In every newspaper almost we find proposed remedies for labor problems. Christian Science, however, knows but one, that is, a wider, a universal understanding of Principle. On page 340 of "Science and Health with Key to the Scriptures" Mrs. Eddy writes, "One infinite God, good, unifies men and nations; constitutes the brotherhood of man; ends wars; fulfills the Scripture, 'Love thy neighbor as thyself;' annihilates pagan and Christian idolatry,—whatever is wrong in social, civil, criminal, poltical, and religious codes; equalizes the sexes; annuls the curse on man, and leaves nothing that can sin, suffer, be punished or destroyed." This is only another way of expressing what Jesus said when he gave the two great commandments as being love of God and love for man. There are many working men, even now, who are practicing Christianly scientific application of this golden rule to their labor problems, and finding that as they put self on one side and look not to man or to matter for the reward of their work, but to Principle or Mind, envy, hatred, malice, and all uncharitableness fall away from their experience, their work ceases to be drudgery, their conditions improve, and they become free men in the best sense of the word, for they are living in obedience to that law which means freedom. "God rests in action. Imparting has not impoverished, can never impoverish the divine Mind. No exhaustion follows the action of this Mind, according to the apprehension of divine Science" (Science and Health, p. 519). Ther can be no inaction in the divine Mind; it must be eternally producing ideas. It is, in its essence, the energy of production, and man is the likeness of this Mind. Idleness is stagnation, death.

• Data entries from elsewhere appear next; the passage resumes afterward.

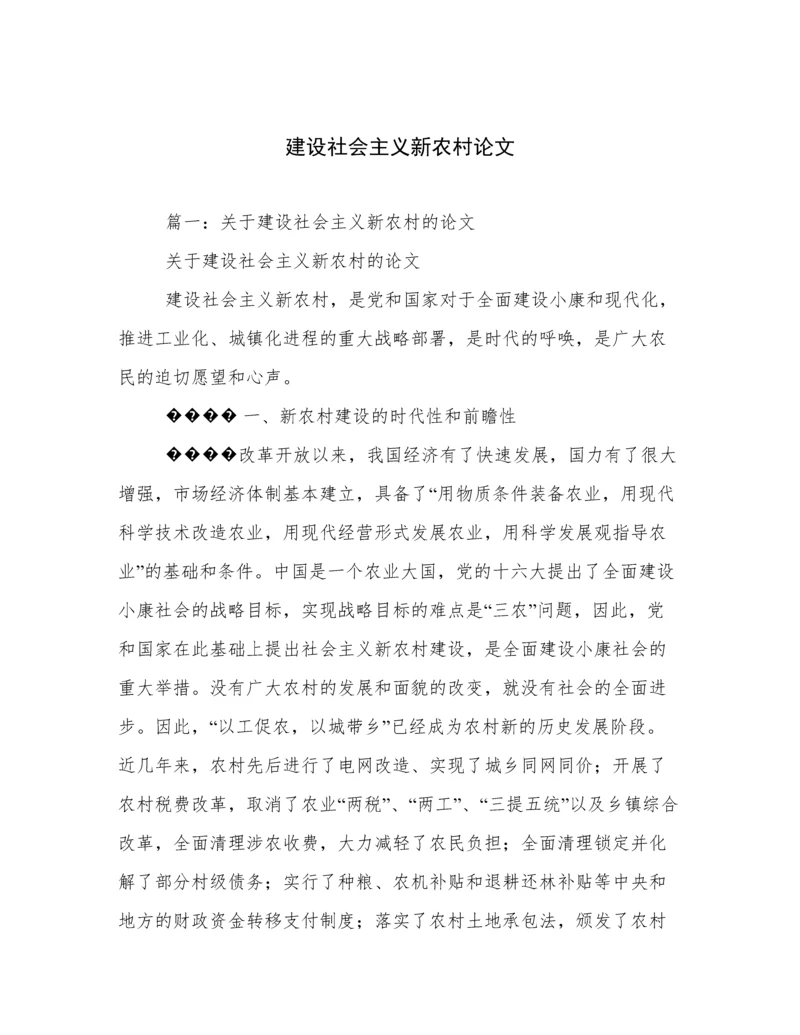 建设社会主义新农村论文

篇一：关于建设社会主义新农村的论文

关于建设社会主义新农村的论文

建设社会主义新农村，是党和国家对于全面建设小康和现代化，推进工业化、城镇化进程的重大战略部署，是时代的呼唤，是广大农民的迫切愿望和心声。

���� 一、新农村建设的时代性和前瞻性

����改革开放以来，我国经济有了快速发展，国力有了很大增强，市场经济体制基本建立，具备了“用物质条件装备农业，用现代科学技术改造农业，用现代经营形式发展农业，用科学发展观指导农业”的基础和条件。中国是一个农业大国，党的十六大提出了全面建设小康社会的战略目标，实现战略目标的难点是“三农”问题，因此，党和国家在此基础上提出社会主义新农村建设，是全面建设小康社会的重大举措。没有广大农村的发展和面貌的改变，就没有社会的全面进步。因此，“以工促农，以城带乡”已经成为农村新的历史发展阶段。近几年来，农村先后进行了电网改造、实现了城乡同网同价；开展了农村税费改革，取消了农业“两税”、“两工”、“三提五统”以及乡镇综合改革，全面清理涉农收费，大力减轻了农民负担；全面清理锁定并化解了部分村级债务；实行了种粮、农机补贴和退耕还林补贴等中央和地方的财政资金转移支付制度；落实了农村土地承包法，颁发了农村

The apostle James knew something of these troubles conditions when he wrote: "Who is a wise man and endued with knowledge among you? let him shew out of a good conversation his works with meekness of wisdom. But if ye have bitter envying and strife in your hearts, glory not, and lie not against the truth. This wisdom descendeth not from above, but is earthly, sensual, devilish. For where envying and strife is, there is confusion and every evil work. But the wisdom that is from above is first pure, then peaceable, gentle, and easy to be intreated, full of mercy and good fruits, without partiality, and without hypocrisy. And the fruit of righteousness is sown in peace of them that make peace."

So long as men believe that they can cure injustice by injustice, that they can enrich Peter by robbing Paul, so long will there be confusion and every evil work; but the moment they allow Mind, Principle, to hold the control, and work through love, and not through hate, at that moment they will begin individually, and therefore collectively, to reap the fruit of righteousness, in peace, health, abundance, and freedom.